#### Article:
-- START --

Although this tool is being developed on Linux/GCC-based platforms, it should port with no particular difficulty to other Unix-like environments (at least ones that also support the GSL), with the further warning that certain features (in particular large file support) may require tweaking and that the dieharder authors may not be able to help you perform that tweaking.

Essential Usage Synopsis

If you compile the test or install the provided binary rpm's and run it as:

dieharder -a

it should run -a(ll) tests on the default GSL generator.

Choose alternative tests with -g number where:

dieharder -g -1

will list all possible numbers known to the current snapshot of the dieharder.

dieharder -l

should list all the tests implemented in the current snapshop of DieHarder. Finally, the venerable and time tested:

dieharder -h

provides a Usage synopsis (which can quite long) and

man dieharder

is the (installed) man page, which may or many not be completely up to date as the suite is under active development. For developers, additional documentation is available in the toplevel directory or doc subdirectory of the source tree. Eventually, a complete DieHard manual in printable PDF form will be available both on this website and in /usr/share/doc/dieharder-*/.

List of Random Number Generators and Tests Available

List of GSL and user-defined random number generators that can be tested by dieharder:

#=============================================================================#
#          dieharder version 3.29.4beta Copyright 2003 Robert G. Brown        #
#=============================================================================#
#    Id Test Name           | Id Test Name           | Id Test Name           #
#=============================================================================#
|   000 borosh13            |001 cmrg                |002 coveyou             |
|   003 fishman18           |004 fishman20           |005 fishman2x           |
|   006 gfsr4               |007 knuthran            |008 knuthran2           |
|   009 knuthran2002        |010 lecuyer21           |011 minstd              |
|   012 mrg                 |013 mt19937             |014 mt19937_1999        |
|   015 mt19937_1998        |016 r250                |017 ran0                |
|   018 ran1                |019 ran2                |020 ran3                |
|   021 rand                |022 rand48              |023 random128-bsd       |
|   024 random128-glibc2    |025 random128-libc5     |026 random256-bsd       |
|   027 random256-glibc2    |028 random256-libc5     |029 random32-bsd        |
|   030 random32-glibc2     |031 random32-libc5      |032 random64-bsd        |
|   033 random64-glibc2     |034 random64-libc5      |035 random8-bsd         |
|   036 random8-glibc2      |037 random8-libc5       |038 random-bsd          |
|   039 random-glibc2       |040 random-libc5        |041 randu               |
|   042 ranf                |043 ranlux              |044 ranlux389           |
|   045 ranlxd1             |046 ranlxd2             |047 ranlxs0             |
|   048 ranlxs1             |049 ranlxs2             |050 ranmar              |
|   051 slatec              |052 taus                |053 taus2               |
|   054 taus113             |055 transputer          |056 tt800               |
|   057 uni                 |058 uni32               |059 vax                 |
|   060 waterman14          |061 zuf                 |                        |
#=============================================================================#
|   200 stdin_input_raw     |201 file_input_raw      |202 file_input          |
|   203 ca                  |204 uvag                |205 AES_OFB             |
|   206 Threefish_OFB       |                        |                        |
#=============================================================================#
|   400 R_wichmann_hill     |401 R_marsaglia_multic. |402 R_super_duper       |
|   403 R_mersenne_twister  |404 R_knuth_taocp       |405 R_knuth_taocp2      |
#=============================================================================#
|   500 /dev/random         |501 /dev/urandom        |                        |
#=============================================================================#
|   600 empty               |                        |                        |
#=============================================================================#

Two "gold standard" generators in particular are provided to "test the test" -- AES_OFB and Threefish_OFB are both cryptographic generators and should be quite random. gfsr4, mt19937, and taus (and several others) are very good generators in the GSL, as well. If you are developing a new rng, it should compare decently with these generators on dieharder test runs.

-- END --

#### Parts of the exercise:
(a) Reproduce word for word the passage of the dieharder notes that starts with the words "Although this tool" and ends with "default GSL generator.".
(b) Which two generators do the dieharder notes name as the "gold standard" generators provided to test the test?

#### Data listing:
-- START --

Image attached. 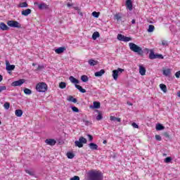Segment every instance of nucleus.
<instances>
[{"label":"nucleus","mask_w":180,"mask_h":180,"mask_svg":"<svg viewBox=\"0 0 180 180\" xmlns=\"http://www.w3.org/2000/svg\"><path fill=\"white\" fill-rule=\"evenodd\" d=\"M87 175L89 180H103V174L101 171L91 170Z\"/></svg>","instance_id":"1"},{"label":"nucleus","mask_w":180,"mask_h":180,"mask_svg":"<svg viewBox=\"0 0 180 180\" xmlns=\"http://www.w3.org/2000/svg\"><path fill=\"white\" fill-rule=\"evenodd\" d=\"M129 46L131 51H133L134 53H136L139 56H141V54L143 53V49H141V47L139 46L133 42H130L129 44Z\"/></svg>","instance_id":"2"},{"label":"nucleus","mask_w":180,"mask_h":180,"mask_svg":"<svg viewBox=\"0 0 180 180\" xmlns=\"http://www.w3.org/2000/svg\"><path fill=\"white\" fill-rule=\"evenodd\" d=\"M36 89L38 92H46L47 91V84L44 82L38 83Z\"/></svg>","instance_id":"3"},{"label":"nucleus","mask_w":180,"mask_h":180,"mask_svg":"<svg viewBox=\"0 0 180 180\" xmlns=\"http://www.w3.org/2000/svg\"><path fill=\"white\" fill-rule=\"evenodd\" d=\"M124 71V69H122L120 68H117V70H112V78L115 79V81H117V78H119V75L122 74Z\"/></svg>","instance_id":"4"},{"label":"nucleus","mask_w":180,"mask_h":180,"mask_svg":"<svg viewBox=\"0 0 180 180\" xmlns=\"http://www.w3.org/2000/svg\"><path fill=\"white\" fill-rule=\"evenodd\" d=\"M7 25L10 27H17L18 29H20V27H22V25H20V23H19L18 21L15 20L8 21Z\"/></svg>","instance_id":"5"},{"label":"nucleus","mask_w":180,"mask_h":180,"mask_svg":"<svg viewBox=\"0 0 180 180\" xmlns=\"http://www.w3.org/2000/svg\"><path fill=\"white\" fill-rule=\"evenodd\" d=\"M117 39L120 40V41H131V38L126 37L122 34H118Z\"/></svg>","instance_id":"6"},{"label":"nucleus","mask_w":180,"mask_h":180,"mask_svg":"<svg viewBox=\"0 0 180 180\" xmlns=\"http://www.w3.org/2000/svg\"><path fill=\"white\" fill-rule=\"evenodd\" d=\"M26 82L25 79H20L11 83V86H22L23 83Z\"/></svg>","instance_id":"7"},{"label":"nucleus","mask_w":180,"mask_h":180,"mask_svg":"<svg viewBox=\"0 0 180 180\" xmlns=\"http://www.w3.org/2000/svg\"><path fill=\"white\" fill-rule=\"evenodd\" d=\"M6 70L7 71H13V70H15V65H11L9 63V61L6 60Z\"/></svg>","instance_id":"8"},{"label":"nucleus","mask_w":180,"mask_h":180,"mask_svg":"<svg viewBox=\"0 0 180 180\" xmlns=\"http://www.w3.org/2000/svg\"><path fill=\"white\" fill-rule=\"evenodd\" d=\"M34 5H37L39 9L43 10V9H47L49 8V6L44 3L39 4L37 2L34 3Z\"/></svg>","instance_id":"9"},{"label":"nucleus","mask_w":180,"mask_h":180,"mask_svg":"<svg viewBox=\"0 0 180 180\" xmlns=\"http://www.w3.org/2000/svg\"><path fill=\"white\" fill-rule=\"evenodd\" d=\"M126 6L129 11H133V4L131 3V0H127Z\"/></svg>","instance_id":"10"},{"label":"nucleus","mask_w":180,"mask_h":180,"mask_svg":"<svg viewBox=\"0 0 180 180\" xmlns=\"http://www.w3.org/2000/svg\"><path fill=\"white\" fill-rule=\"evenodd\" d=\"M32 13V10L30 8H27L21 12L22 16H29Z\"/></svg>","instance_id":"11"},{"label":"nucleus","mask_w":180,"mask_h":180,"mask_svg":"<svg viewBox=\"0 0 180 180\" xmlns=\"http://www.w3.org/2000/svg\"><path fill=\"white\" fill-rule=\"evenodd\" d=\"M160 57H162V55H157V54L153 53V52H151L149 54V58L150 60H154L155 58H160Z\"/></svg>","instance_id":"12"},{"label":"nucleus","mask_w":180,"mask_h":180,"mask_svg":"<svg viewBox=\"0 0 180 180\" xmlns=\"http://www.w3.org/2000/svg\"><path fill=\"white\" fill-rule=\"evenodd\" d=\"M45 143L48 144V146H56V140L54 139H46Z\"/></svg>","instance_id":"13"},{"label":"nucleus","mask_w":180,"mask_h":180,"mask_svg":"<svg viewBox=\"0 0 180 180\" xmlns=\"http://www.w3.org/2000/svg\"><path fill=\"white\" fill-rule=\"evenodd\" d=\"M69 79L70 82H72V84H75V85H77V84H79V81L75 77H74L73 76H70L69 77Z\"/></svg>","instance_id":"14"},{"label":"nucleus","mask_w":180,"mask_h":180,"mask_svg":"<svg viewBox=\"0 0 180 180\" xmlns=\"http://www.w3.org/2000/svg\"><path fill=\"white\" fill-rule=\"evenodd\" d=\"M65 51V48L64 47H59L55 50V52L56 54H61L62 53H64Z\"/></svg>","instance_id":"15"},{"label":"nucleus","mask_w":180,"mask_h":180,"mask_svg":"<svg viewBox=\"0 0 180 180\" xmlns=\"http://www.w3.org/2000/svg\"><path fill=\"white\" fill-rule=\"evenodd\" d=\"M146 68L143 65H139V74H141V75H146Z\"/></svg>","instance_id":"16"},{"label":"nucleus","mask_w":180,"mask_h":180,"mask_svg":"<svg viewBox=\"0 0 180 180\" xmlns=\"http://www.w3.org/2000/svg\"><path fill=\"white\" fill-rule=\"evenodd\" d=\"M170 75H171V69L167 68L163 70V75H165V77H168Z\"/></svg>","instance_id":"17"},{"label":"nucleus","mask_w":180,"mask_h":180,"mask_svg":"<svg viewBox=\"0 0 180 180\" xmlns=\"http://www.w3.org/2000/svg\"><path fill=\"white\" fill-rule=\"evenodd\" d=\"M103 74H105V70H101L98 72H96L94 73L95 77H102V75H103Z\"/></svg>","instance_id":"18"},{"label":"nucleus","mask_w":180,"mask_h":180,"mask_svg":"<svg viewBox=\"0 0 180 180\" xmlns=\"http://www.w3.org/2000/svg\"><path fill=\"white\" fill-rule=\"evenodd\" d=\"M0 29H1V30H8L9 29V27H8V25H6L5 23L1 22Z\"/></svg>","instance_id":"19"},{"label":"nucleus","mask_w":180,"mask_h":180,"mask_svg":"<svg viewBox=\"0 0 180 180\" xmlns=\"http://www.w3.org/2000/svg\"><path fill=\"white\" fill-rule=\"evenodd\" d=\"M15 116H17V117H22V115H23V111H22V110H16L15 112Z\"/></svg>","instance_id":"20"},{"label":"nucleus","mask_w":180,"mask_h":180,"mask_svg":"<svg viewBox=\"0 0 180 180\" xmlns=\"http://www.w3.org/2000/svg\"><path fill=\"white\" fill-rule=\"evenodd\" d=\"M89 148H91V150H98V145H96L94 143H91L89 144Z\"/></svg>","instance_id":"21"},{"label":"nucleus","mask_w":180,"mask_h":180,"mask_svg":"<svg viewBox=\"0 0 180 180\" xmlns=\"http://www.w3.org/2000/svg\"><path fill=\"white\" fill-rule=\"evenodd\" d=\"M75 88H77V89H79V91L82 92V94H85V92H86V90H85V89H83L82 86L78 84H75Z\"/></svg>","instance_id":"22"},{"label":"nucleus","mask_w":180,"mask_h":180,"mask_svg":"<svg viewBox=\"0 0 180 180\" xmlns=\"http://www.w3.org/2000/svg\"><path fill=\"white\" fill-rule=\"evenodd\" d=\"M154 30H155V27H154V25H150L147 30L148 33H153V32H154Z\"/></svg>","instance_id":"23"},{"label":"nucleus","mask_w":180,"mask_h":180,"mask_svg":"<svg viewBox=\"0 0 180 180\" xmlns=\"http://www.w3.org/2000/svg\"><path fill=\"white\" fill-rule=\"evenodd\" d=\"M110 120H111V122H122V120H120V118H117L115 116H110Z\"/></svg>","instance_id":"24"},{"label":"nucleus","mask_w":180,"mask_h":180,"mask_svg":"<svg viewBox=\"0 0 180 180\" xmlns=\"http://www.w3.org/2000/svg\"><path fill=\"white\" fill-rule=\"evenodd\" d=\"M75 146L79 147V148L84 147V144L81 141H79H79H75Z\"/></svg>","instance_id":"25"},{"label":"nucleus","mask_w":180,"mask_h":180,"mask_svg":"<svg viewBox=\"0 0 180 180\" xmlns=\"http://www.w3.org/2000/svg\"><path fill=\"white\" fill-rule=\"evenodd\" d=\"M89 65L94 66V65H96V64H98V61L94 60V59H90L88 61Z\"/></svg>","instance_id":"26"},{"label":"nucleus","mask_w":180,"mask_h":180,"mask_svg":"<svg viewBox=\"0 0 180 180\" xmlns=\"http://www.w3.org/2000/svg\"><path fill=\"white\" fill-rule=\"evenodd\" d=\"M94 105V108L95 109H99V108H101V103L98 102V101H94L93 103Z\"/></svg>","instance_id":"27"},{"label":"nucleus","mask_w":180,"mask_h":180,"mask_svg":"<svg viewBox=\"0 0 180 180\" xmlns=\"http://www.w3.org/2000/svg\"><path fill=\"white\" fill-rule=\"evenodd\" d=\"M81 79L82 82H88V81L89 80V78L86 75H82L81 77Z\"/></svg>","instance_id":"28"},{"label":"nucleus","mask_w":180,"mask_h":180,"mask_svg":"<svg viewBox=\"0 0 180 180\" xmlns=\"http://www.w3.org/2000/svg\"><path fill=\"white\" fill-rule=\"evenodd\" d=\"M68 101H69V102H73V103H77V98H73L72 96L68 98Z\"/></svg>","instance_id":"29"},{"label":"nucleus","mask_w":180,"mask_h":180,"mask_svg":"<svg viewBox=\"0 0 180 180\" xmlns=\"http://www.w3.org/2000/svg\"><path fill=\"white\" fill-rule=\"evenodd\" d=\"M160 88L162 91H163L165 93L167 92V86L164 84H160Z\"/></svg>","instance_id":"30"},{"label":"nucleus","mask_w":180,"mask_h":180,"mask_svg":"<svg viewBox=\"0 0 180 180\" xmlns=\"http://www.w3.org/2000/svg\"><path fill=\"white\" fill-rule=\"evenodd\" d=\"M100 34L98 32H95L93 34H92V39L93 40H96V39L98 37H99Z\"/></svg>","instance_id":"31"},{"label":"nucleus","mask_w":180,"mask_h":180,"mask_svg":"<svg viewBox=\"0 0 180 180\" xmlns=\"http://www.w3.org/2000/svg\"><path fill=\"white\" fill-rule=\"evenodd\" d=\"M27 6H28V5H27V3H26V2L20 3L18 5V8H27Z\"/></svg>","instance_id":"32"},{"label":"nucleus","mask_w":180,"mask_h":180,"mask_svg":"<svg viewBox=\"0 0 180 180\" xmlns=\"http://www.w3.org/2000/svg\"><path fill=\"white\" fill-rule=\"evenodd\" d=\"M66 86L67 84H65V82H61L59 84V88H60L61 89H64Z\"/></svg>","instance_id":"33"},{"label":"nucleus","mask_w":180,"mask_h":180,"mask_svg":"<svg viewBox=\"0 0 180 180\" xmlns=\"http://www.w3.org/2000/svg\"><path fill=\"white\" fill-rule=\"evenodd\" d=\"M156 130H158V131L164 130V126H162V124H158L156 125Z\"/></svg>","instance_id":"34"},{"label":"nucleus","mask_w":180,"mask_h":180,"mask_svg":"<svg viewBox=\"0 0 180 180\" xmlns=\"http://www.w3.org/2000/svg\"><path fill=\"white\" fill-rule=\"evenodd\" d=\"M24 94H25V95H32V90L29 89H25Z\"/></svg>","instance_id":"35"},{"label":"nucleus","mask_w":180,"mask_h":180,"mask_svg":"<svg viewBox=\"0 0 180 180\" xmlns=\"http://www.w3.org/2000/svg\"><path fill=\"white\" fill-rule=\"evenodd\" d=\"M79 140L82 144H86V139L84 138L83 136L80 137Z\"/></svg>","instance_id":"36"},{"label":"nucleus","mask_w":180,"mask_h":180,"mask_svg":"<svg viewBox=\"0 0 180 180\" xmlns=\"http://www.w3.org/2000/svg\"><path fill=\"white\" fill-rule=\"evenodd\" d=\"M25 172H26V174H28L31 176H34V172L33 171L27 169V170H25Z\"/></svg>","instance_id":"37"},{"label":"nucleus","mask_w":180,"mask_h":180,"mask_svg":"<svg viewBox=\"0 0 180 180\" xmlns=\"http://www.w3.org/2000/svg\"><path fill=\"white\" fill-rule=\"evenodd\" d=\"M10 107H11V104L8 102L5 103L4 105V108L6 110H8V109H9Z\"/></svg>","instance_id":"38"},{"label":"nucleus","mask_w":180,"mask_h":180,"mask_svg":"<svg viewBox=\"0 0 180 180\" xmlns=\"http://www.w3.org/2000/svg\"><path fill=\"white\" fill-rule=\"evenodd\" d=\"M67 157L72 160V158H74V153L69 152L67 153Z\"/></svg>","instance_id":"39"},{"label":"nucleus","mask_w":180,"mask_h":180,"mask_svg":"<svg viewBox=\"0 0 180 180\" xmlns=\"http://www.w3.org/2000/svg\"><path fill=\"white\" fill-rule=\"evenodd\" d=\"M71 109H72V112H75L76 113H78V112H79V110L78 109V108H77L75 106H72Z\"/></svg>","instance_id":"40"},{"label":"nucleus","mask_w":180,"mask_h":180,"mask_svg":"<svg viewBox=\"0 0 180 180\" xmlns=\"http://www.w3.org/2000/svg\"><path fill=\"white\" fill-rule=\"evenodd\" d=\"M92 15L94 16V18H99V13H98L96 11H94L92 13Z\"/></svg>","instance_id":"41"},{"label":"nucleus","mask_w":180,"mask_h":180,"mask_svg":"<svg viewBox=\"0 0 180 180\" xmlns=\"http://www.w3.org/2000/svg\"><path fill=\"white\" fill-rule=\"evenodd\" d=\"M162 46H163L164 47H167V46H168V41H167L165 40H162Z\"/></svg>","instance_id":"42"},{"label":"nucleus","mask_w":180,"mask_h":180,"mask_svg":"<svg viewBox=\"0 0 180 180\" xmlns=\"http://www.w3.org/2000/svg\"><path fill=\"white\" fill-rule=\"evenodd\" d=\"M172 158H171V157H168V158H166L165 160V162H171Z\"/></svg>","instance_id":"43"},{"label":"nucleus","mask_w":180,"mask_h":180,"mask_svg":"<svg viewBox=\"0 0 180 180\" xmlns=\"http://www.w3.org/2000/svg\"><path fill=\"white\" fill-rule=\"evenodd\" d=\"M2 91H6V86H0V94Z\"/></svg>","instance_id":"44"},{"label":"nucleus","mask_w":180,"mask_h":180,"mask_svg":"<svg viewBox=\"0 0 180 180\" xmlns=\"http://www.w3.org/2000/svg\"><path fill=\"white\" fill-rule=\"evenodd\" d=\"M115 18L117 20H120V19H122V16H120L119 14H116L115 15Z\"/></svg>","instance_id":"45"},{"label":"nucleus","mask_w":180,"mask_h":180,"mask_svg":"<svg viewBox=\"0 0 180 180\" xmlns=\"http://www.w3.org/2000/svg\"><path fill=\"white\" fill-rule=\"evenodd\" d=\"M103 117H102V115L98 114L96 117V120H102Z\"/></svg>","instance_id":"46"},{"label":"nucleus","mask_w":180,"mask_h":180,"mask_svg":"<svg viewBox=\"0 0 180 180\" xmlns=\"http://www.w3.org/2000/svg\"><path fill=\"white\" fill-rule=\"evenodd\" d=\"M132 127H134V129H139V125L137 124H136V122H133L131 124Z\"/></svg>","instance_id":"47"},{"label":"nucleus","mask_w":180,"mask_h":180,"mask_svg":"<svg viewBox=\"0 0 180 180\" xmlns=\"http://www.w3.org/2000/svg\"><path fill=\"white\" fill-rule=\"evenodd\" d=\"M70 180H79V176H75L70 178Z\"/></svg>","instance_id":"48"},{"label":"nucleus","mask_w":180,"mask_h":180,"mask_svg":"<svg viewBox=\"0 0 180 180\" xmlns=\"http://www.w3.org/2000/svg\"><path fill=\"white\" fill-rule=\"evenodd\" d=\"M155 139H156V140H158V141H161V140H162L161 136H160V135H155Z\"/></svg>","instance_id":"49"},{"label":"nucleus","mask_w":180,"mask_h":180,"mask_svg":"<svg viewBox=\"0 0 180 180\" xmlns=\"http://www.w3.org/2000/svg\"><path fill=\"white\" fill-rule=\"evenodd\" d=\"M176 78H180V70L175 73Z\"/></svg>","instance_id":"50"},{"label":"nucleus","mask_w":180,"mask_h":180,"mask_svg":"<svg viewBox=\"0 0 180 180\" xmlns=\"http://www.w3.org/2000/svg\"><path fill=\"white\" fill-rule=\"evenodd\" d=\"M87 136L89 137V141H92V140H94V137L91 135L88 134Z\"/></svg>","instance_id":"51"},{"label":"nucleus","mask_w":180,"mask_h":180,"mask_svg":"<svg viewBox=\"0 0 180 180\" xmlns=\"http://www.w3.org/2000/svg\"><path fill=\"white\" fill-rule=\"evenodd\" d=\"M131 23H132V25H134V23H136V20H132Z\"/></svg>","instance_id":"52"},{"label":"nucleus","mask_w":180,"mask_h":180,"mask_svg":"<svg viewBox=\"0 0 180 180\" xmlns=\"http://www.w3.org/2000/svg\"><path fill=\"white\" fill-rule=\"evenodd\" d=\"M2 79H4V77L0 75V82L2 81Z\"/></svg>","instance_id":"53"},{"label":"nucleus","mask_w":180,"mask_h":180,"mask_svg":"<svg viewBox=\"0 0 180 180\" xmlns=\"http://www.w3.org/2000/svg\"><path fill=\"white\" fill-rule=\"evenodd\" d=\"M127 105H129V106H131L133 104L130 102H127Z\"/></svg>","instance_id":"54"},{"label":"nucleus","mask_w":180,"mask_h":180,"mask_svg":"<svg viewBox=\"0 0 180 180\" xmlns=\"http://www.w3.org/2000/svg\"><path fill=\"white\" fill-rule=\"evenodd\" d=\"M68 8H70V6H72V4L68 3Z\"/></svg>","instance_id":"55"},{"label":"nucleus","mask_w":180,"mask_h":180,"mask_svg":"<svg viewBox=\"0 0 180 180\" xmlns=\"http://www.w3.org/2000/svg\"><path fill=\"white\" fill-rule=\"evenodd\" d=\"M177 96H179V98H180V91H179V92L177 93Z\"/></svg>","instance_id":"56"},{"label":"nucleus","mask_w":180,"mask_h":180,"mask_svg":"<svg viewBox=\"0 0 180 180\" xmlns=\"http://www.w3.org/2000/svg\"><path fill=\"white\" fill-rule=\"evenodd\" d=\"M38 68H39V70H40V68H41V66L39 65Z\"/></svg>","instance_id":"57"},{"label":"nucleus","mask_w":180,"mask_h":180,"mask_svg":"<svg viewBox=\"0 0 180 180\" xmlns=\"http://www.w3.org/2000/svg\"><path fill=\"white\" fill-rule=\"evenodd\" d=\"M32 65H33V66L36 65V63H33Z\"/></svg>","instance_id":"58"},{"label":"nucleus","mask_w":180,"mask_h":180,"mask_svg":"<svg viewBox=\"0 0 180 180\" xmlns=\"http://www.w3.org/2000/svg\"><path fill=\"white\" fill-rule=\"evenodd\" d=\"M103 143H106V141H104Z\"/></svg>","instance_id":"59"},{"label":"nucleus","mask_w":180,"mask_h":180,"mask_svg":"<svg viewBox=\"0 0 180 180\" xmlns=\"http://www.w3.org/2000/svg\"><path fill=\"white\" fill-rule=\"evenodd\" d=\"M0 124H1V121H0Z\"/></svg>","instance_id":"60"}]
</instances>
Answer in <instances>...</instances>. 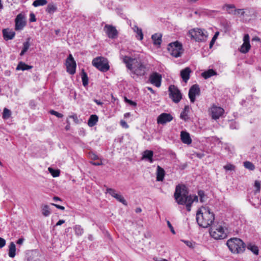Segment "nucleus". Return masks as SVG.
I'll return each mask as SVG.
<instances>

-- END --

#### Worked solutions:
(a)
Although this tool is being developed on Linux/GCC-based platforms, it should port with no particular difficulty to other Unix-like environments (at least ones that also support the GSL), with the further warning that certain features (in particular large file support) may require tweaking and that the dieharder authors may not be able to help you perform that tweaking.

Essential Usage Synopsis

If you compile the test or install the provided binary rpm's and run it as:

dieharder -a

it should run -a(ll) tests on the default GSL generator.

(b) AES_OFB and Threefish_OFB